Sunday afternoon a long funeral procession formed at the House of Trade Unions to accompany the body of the deceased to the Novodievitchi cemetery on the outskirts of the city. Black banners floated overhead and stirring songs followed one after the other. At the cemetery there was a brief but vivid incident during the first speeches. An anarchist from Petrograd had been speaking for some time when muffled and passionate protests, “enough, enough” were raised by Kropotkin’s closest friends who would not tolerate on this day of mourning any remembrance of what most anarchists, if not all, were to consider his betrayal in 1914. [2]
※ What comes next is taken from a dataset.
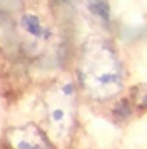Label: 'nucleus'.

Was this, perhaps, the moment to say anything? This was a question for the anarchists to settle as well as a warning for me if I tried to recall this critical period. But I had prepared my short speech from my personal recollections of Kropotkin’s significance for my generation in Europe, America and everywhere on his important contribution to the theory of evolution through Mutual Aid, on the personality of About a Life – for whom one could have only a sincere affection. I spoke without any interruption although I felt that it was not received with wholehearted sympathy. Victor Serge wrote much later that it was a “conciliatory speech” from which the conclusion could be drawn that my words had a precise political meaning as if their content had been decided by the ECCI. It was clearly not the case but the fact remains that the opinion was not only his own; it was also the opinion of those who followed him. [3]

* * *

Footnotes

1. According to Sandomirsky – with whom, despite conflicting views, I maintained close relations to the end – Kropotkin, for love of France, was driven into the ranks of the Entente, then among the defenders of the February revolution, finally against the Bolsheviks and the October revolution. However, England gave him a candid welcome and a refuge where he could work in freedom while France had imprisoned him and then chased him out. But for him, France remained the land of liberty and the thought that it could be crushed under the Prussian boot was intolerable.

2. Let us recall what Malatesta’s attitude was toward Kropotkin to whom be was tied by more than 40 years of friendship. When he learned of Kropotkin’s public adherence to the Triple Entente in the war. Malatesta wrote an article called Have The Anarchists Forgotton Their Principles? It appeared in November, 1914, in Italian, English and French in Volontà, Freedom and Reveil. A second article published in 1916 by Freedom, Government Anarchists was a reply to the Manifesto of the Sixteen (the 16 were Kropotkin and his followers). Malatesta wrote about the break which had become inevitable:

“It was one of the most mournful, the most tragic moments of my life (and I can chance saying so of his, too) when after an utterly painful discussion we separated as opponents, almost as enemies.”

3. In the Album dedicated to Kropotkin’s funeral rites published in Berlin in 1922 by the Anarcho-Syndicalist Federation it is indicated that I spoke in the name of the Red International of Trade Unions. The editors could have believed, without doubt, that I had been selected by the Communist International, which my speech made clear.